| Task requirements |
Write out the data below exactly as given, without any of its pictures.

--- Begin ---

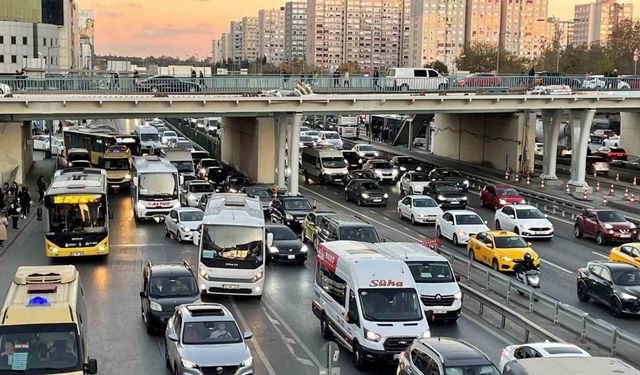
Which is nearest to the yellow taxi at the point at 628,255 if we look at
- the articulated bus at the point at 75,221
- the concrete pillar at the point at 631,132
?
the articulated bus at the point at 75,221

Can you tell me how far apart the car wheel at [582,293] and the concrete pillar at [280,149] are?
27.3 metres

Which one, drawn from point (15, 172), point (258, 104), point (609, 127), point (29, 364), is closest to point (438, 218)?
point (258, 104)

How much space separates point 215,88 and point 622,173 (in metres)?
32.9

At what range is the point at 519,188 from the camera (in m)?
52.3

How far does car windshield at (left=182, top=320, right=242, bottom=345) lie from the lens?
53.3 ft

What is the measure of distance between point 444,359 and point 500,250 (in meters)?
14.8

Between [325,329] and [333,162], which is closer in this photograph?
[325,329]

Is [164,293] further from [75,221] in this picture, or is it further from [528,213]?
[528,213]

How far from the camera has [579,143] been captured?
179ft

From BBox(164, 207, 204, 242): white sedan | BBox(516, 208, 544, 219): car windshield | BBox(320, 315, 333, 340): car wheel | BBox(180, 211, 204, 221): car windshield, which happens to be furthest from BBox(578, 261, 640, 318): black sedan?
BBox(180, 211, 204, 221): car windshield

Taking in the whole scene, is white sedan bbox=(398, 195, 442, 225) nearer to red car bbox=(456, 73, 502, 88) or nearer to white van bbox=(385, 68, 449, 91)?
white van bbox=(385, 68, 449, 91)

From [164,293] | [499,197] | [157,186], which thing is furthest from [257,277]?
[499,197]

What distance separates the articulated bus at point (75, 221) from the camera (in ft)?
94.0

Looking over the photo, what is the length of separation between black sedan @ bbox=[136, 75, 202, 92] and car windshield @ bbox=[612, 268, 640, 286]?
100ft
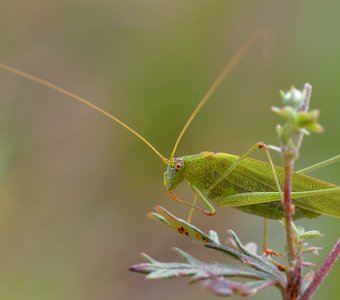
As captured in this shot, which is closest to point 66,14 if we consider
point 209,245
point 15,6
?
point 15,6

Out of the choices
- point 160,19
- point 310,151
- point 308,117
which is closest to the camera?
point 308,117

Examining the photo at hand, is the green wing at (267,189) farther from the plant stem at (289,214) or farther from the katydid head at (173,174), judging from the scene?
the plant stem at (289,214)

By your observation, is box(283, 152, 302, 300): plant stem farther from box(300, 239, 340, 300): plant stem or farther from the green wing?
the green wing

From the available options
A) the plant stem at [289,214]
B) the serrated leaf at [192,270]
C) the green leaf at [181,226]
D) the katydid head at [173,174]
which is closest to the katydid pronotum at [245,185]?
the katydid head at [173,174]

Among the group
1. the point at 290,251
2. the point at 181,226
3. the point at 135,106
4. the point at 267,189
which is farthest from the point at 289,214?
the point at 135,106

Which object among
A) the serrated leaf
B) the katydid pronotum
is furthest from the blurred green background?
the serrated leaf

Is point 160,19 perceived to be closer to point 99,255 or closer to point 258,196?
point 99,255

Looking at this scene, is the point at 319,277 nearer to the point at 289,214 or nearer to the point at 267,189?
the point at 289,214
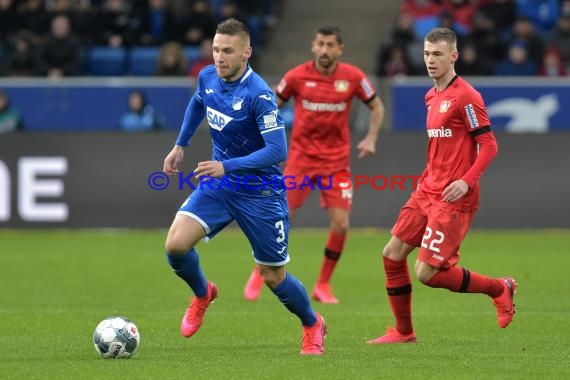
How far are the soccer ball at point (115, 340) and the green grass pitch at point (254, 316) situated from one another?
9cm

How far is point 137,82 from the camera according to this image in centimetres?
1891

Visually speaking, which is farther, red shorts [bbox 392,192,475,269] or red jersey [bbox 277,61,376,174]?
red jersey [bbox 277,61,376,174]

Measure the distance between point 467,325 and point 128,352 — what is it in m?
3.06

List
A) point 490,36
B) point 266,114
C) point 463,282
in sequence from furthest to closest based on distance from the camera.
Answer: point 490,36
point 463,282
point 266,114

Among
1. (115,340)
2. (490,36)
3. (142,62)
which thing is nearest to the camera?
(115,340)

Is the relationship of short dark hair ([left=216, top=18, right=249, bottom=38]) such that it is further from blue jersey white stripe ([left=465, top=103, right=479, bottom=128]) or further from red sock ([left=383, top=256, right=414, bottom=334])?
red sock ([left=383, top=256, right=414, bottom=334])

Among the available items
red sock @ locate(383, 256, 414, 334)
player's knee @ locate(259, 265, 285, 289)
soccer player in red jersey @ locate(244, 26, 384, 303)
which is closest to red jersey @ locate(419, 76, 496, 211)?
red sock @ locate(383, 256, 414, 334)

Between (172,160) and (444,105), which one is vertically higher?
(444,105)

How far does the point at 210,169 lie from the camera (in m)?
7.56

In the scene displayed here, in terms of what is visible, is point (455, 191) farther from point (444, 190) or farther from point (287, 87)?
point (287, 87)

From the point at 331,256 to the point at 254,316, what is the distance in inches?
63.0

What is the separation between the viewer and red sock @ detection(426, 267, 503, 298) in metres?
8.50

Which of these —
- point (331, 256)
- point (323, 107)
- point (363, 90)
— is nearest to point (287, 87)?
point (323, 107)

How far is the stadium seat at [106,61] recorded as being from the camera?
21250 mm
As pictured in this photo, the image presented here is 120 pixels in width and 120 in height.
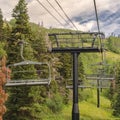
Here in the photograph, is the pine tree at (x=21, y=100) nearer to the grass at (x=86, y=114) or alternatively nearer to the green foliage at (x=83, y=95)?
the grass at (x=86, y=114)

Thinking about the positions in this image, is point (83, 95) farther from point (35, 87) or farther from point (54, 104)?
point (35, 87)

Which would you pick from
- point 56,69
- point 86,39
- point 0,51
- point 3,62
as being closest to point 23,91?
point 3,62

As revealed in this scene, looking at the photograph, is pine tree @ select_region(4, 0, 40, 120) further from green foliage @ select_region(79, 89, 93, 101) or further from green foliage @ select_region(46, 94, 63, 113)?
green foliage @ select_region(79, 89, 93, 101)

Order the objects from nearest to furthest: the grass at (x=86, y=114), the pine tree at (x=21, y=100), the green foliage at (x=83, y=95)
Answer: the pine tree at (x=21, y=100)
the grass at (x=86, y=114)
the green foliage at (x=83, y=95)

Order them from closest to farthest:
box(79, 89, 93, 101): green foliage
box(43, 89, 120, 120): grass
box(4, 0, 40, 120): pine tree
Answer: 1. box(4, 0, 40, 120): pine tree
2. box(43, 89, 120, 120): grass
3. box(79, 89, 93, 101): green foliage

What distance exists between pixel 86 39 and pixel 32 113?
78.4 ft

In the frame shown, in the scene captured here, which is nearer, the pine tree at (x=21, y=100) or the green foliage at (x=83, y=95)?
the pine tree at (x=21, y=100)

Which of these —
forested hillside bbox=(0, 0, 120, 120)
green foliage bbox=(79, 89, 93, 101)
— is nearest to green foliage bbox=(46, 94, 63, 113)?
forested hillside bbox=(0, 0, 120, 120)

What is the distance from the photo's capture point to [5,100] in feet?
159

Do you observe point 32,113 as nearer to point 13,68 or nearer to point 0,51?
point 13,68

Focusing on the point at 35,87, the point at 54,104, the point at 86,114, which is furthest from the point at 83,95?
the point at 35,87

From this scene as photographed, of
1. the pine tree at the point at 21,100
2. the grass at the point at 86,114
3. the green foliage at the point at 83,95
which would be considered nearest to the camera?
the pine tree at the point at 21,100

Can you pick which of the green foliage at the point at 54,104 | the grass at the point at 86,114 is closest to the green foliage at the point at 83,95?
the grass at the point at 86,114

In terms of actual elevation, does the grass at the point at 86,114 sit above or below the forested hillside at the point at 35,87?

--- End ---

| The completed task |
Which is nearest to the yellow taxi at the point at 628,255 if we look at
- the articulated bus at the point at 75,221
- the concrete pillar at the point at 631,132
?
the articulated bus at the point at 75,221

Can you tell me how far apart the car wheel at [582,293] and the concrete pillar at [280,149] are?
27.3 metres

Which one, drawn from point (15, 172), point (258, 104), point (609, 127), point (29, 364), is closest to point (438, 218)?
point (258, 104)

How much space separates point 215,88 and point 622,173 (in metres)?
32.9

At what range is the point at 519,188 from the camera (in m)?
52.3

How far does car windshield at (left=182, top=320, right=242, bottom=345) lie from the lens?
53.3 ft

What is the measure of distance between point 444,359 and point 500,250 (in meters)?
14.8

Between [325,329] and [333,162], which is closer in this photograph?
[325,329]

Is [164,293] further from [75,221] in this picture, or is it further from [528,213]?
[528,213]

How far from the camera has [579,143] been captured?
179ft

From BBox(164, 207, 204, 242): white sedan | BBox(516, 208, 544, 219): car windshield | BBox(320, 315, 333, 340): car wheel | BBox(180, 211, 204, 221): car windshield, which happens to be furthest from BBox(578, 261, 640, 318): black sedan?
BBox(180, 211, 204, 221): car windshield

Taking in the whole scene, is white sedan bbox=(398, 195, 442, 225) nearer to red car bbox=(456, 73, 502, 88) or nearer to white van bbox=(385, 68, 449, 91)?
white van bbox=(385, 68, 449, 91)

From [164,293] | [499,197] | [157,186], which thing is furthest from [257,277]?
[499,197]

What distance separates the articulated bus at point (75, 221) from the camera (in ft)?
94.0

Looking over the photo, what is the length of separation between black sedan @ bbox=[136, 75, 202, 92] and car windshield @ bbox=[612, 268, 640, 286]?
100ft
As captured in this shot, which is closest to point 66,14 if we consider
point 209,245
point 15,6
?
point 15,6

Out of the choices
- point 160,19
- point 310,151
- point 308,117
which is closest to the camera?
point 308,117

Examining the photo at hand, is the green wing at (267,189) farther from the plant stem at (289,214) or farther from the katydid head at (173,174), judging from the scene?
the plant stem at (289,214)

By your observation, is box(283, 152, 302, 300): plant stem farther from box(300, 239, 340, 300): plant stem or farther from the green wing?
the green wing

From the available options
A) the plant stem at [289,214]
B) the serrated leaf at [192,270]
C) the green leaf at [181,226]
D) the katydid head at [173,174]
which is closest to the katydid pronotum at [245,185]?
the katydid head at [173,174]

Among the group
1. the point at 290,251
2. the point at 181,226
3. the point at 135,106
4. the point at 267,189
which is farthest from the point at 289,214?
the point at 135,106

Which object among
A) the serrated leaf
B) the katydid pronotum
is furthest from the blurred green background?
the serrated leaf

Is point 160,19 perceived to be closer to point 99,255 or closer to point 258,196?
point 99,255

Looking at this scene, is the point at 319,277 nearer to the point at 289,214 or nearer to the point at 267,189?
the point at 289,214
How far are the soccer ball at point (115, 340) and the green grass pitch at point (254, 316) situated from one another?
9cm

How far is point 137,82 from the camera according to this image in centimetres?
1891

Visually speaking, which is farther, red shorts [bbox 392,192,475,269] or red jersey [bbox 277,61,376,174]?
red jersey [bbox 277,61,376,174]

Measure the distance between point 467,325 and point 128,352 — what is it in m?
3.06

List
A) point 490,36
B) point 266,114
C) point 463,282
in sequence from furthest to closest based on distance from the camera.
Answer: point 490,36
point 463,282
point 266,114

Among
1. (115,340)
2. (490,36)
3. (142,62)
which thing is nearest to the camera?
(115,340)

Is the relationship of short dark hair ([left=216, top=18, right=249, bottom=38]) such that it is further from blue jersey white stripe ([left=465, top=103, right=479, bottom=128]) or further from red sock ([left=383, top=256, right=414, bottom=334])?
red sock ([left=383, top=256, right=414, bottom=334])

Among the available items
red sock @ locate(383, 256, 414, 334)
player's knee @ locate(259, 265, 285, 289)
soccer player in red jersey @ locate(244, 26, 384, 303)
which is closest to red jersey @ locate(419, 76, 496, 211)?
red sock @ locate(383, 256, 414, 334)

Between (172,160) and (444,105), which one is vertically higher?
(444,105)

How far does the point at 210,169 lie from the camera (in m)?
7.56

In the scene displayed here, in terms of what is visible, is point (455, 191) farther from point (444, 190) or farther from point (287, 87)?
point (287, 87)

From the point at 331,256 to the point at 254,316, what is the distance in inches?
63.0

What is the separation between the viewer and red sock @ detection(426, 267, 503, 298) in metres?
8.50

Which of these —
- point (331, 256)
- point (323, 107)
- point (363, 90)
— is nearest to point (287, 87)?
point (323, 107)

How far is the stadium seat at [106,61] recorded as being from the camera?
21250 mm
As pictured in this photo, the image presented here is 120 pixels in width and 120 in height.
Here in the photograph, is the pine tree at (x=21, y=100) nearer to the grass at (x=86, y=114) or alternatively nearer to the green foliage at (x=83, y=95)?
the grass at (x=86, y=114)

Thinking about the positions in this image, is point (83, 95) farther from point (35, 87) or farther from point (54, 104)?
point (35, 87)

Which would you pick from
- point 56,69
- point 86,39
- point 0,51
- point 3,62
as being closest to point 23,91?
point 3,62

As revealed in this scene, looking at the photograph, is pine tree @ select_region(4, 0, 40, 120) further from green foliage @ select_region(79, 89, 93, 101) or further from green foliage @ select_region(46, 94, 63, 113)?
green foliage @ select_region(79, 89, 93, 101)

Order the objects from nearest to furthest: the grass at (x=86, y=114), the pine tree at (x=21, y=100), the green foliage at (x=83, y=95)
Answer: the pine tree at (x=21, y=100)
the grass at (x=86, y=114)
the green foliage at (x=83, y=95)

Order them from closest to farthest:
box(79, 89, 93, 101): green foliage
box(43, 89, 120, 120): grass
box(4, 0, 40, 120): pine tree
Answer: 1. box(4, 0, 40, 120): pine tree
2. box(43, 89, 120, 120): grass
3. box(79, 89, 93, 101): green foliage

What distance exists between pixel 86 39 and pixel 32 113?
78.4 ft

In the frame shown, in the scene captured here, which is nearer, the pine tree at (x=21, y=100) or the green foliage at (x=83, y=95)?
the pine tree at (x=21, y=100)

Which of these —
forested hillside bbox=(0, 0, 120, 120)
green foliage bbox=(79, 89, 93, 101)
— is nearest to green foliage bbox=(46, 94, 63, 113)?
forested hillside bbox=(0, 0, 120, 120)

What is the distance from the photo's capture point to [5,100] in feet?
159

Do you observe point 32,113 as nearer to point 13,68 or nearer to point 0,51?
point 13,68

Focusing on the point at 35,87, the point at 54,104, the point at 86,114, which is furthest from the point at 83,95?
the point at 35,87

From this scene as photographed, of
1. the pine tree at the point at 21,100
2. the grass at the point at 86,114
3. the green foliage at the point at 83,95
which would be considered nearest to the camera?
the pine tree at the point at 21,100

Can you pick which of the green foliage at the point at 54,104 | the grass at the point at 86,114 is closest to the green foliage at the point at 83,95?
the grass at the point at 86,114

In terms of actual elevation, does the grass at the point at 86,114 sit above or below the forested hillside at the point at 35,87?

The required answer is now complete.